Jeffrey N Harr, MD, MPH, Jeremy Holzmacher, MD, Benjamin Biteman, MD, Fred Brody, MD, MBA. The George Washington University
INTRODUCTION – A lateral pancreaticojejunostomy, also known as the Puestow procedure, is a complex surgery performed for symptomatic chronic pancreatitis with a dilated pancreatic duct. An open approach is traditionally used due to the complexity of the case, and there have only been a handful of laparoscopic case reports published.
METHODS AND PROCEDURES – We present a laparoscopic lateral pancreaticojejunostomy in a 45-year old gentleman with chronic pancreatitis. A computed tomography scan revealed multiple calcified deposits within the pancreas, and a dilated pancreatic duct measuring 1.4 cm with a proximal obstructing calcified stone. A 5-port foregut technique was used, and a 15 cm ductotomy was performed with an ultrasonic scalpel. Calcified stones were cleared from the duct, and a roux-en-y pancreaticojejunostomy was performed using a hand-sewn technique. The jejunojejunostomy was completed using a stapled technique.

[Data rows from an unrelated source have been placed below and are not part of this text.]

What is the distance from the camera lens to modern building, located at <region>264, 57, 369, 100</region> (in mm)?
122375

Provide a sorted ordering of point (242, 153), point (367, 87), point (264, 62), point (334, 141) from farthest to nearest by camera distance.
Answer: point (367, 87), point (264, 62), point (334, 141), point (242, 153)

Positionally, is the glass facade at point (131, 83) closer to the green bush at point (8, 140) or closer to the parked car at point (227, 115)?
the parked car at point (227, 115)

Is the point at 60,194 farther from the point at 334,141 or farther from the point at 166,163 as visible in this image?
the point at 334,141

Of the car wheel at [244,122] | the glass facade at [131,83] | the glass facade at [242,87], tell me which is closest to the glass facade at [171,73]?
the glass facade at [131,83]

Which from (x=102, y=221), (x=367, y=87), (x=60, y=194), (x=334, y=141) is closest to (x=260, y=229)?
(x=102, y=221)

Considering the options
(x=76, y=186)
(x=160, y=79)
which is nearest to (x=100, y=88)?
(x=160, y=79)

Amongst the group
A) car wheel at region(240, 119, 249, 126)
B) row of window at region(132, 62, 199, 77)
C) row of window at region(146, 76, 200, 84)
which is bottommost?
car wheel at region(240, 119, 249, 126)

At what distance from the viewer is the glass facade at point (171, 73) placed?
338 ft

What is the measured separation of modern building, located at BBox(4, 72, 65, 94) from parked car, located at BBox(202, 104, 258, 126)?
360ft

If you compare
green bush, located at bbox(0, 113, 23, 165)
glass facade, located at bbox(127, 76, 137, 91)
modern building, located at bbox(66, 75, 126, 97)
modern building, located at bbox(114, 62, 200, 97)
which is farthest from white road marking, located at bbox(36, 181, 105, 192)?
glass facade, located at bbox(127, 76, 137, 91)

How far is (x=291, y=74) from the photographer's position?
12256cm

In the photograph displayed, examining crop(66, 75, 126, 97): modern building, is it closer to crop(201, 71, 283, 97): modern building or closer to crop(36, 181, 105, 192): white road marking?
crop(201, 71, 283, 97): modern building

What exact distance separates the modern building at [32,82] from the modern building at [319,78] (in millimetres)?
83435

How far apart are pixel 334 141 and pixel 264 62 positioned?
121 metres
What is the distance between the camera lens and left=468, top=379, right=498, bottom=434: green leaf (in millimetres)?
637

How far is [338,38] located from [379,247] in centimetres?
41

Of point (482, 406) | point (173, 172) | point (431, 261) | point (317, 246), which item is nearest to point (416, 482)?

RESULTS – The patient had a relatively uncomplicated hospital course. He developed a postoperative ileus, but had return of bowel function on postoperative day 4. He was discharged home on postoperative day 5. On 12-month follow-up, he remains off narcotics, but still requires 1-2 tabs of pancreatic enzyme replacement per meal.
CONCULUSION – A laparoscopic lateral pancreaticojejunostomy is an effective approach in appropriate patients with few complications and a short hospital course.